The accuracy of the test set is calculated using the MulticlassClassificationEvaluator evaluator and the results are output.

val evaluator = new MulticlassClassificationEvaluator()

.setLabelCol("label")

.setPredictionCol("prediction")

.setMetricName("accuracy")

val accuracy = evaluator.evaluate(predictions)

println(s"Test set accuracy = $accuracy")

Results：

Figure 4-6 Output the prediction results

Figure 4-7 Output accuracy

5 Problems encountered and solutions

Use of Ansj tokenizer: Using Ansj tokenizer may require some configuration and understanding, and correctly calling Ansj's API for tokenization may be a challenge.

Solution: Read Ansj's official documentation and sample code to understand how to use Ansj Splitter correctly for word segmentation.

Stopping words and part of speech filtering: The code filters the segmentation results using stopping words and part of speech, which involves some basic knowledge in the field of natural language processing.
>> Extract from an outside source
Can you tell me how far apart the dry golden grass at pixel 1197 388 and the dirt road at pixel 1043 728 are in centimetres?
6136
It is necessary to understand these concepts and implement the filtering logic correctly.

Solution: Understand the concepts of stopping words and part of speech filtering, and adjust the stopping word list and part of speech filtering logic according to actual needs to ensure that keywords that meet the requirements are filtered out.

3. Feature quantity setting: When using HashingTF, a feature quantity of 1000 is set, which needs to be reasonably set based on the actual number of features and memory limitations of the dataset, and may require debugging and optimization.
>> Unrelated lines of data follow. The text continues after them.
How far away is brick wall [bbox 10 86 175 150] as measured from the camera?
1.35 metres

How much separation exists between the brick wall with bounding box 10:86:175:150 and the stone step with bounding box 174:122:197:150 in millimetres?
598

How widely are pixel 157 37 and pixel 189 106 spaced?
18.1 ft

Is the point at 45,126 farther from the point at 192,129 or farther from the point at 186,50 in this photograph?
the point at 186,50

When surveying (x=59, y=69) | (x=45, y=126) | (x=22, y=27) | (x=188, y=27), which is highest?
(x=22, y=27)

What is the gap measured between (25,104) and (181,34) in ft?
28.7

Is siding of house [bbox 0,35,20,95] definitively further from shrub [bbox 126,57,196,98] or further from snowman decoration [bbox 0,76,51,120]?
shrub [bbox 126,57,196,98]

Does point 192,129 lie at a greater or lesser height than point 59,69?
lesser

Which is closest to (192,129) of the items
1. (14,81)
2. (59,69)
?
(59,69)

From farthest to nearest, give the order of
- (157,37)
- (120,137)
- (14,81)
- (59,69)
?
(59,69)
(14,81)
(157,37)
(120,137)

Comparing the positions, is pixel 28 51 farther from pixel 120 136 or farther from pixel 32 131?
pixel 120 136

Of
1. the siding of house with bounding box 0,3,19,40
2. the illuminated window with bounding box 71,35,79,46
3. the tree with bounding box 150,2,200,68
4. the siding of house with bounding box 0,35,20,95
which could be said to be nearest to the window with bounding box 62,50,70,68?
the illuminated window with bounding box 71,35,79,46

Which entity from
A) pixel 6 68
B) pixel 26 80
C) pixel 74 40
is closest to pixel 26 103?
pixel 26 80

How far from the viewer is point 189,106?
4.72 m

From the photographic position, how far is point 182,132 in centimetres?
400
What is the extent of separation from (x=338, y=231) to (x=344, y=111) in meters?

Solution: Considering the actual situation and performance requirements, set the number of features reasonably based on the size and dimension of the dataset. It can be optimized through methods such as cross validation.

6 Conclusion

This paper describes the basic principles and implementation methods of data preprocessing, Chinese word segmentation, feature extraction, word vectography, data standardization, data set partitioning, model training and model evaluation. We need to collect news data and preprocess it, including text cleaning, word segmentation, removing stop words and other operations, so as to facilitate subsequent algorithm processing. Next, we use TF-IDF and other methods to extract features from the text for the input of the algorithm. Then, we tried a variety of algorithms such as Bayes an classification algorithm, K-Means algorithm to choose the most suitable model for our task. Train the selected model and adjust the parameters to improve the classification performance. We evaluated the trained model and used cross-validation and other methods to verify its generalization ability.
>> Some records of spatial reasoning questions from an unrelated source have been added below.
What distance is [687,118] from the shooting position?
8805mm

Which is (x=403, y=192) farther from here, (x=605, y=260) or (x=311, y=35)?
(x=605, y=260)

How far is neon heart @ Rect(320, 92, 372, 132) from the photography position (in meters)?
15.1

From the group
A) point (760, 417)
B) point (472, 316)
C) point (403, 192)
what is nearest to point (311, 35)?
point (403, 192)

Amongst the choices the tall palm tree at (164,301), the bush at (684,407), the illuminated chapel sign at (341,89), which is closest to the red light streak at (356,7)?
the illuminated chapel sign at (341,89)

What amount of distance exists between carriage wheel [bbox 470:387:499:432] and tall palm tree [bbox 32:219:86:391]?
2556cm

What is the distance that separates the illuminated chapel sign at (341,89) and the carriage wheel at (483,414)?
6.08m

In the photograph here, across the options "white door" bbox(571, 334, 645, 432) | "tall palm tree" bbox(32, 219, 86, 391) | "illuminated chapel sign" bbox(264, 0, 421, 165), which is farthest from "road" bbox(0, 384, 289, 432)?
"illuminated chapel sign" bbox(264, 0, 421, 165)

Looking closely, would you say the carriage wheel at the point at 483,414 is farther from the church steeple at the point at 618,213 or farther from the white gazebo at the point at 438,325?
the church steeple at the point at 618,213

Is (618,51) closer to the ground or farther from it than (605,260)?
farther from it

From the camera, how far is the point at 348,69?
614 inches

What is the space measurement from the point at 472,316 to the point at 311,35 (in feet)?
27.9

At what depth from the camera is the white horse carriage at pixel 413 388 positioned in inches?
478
Through the implementation of this project, we have a deep understanding of the principles and application scenarios of machine learning algorithms such as Bayesian classification algorithm, K-Means algorithm. During the implementation of the project, we encountered various challenges and problems, such as poor data quality, unsatisfactory model performance, etc. By solving these problems, we improved our problem-solving ability and practical ability.

Reference

[1] Bill, Chambers, Matei, Zaharia. Spark Authoritative Guide [M]. China Electric Power Press,2020.4

[2] TANG Yu, Lin Di. Big Data Analysis and Computing [M]. Beijing: Tsinghua University Press, 2018.3.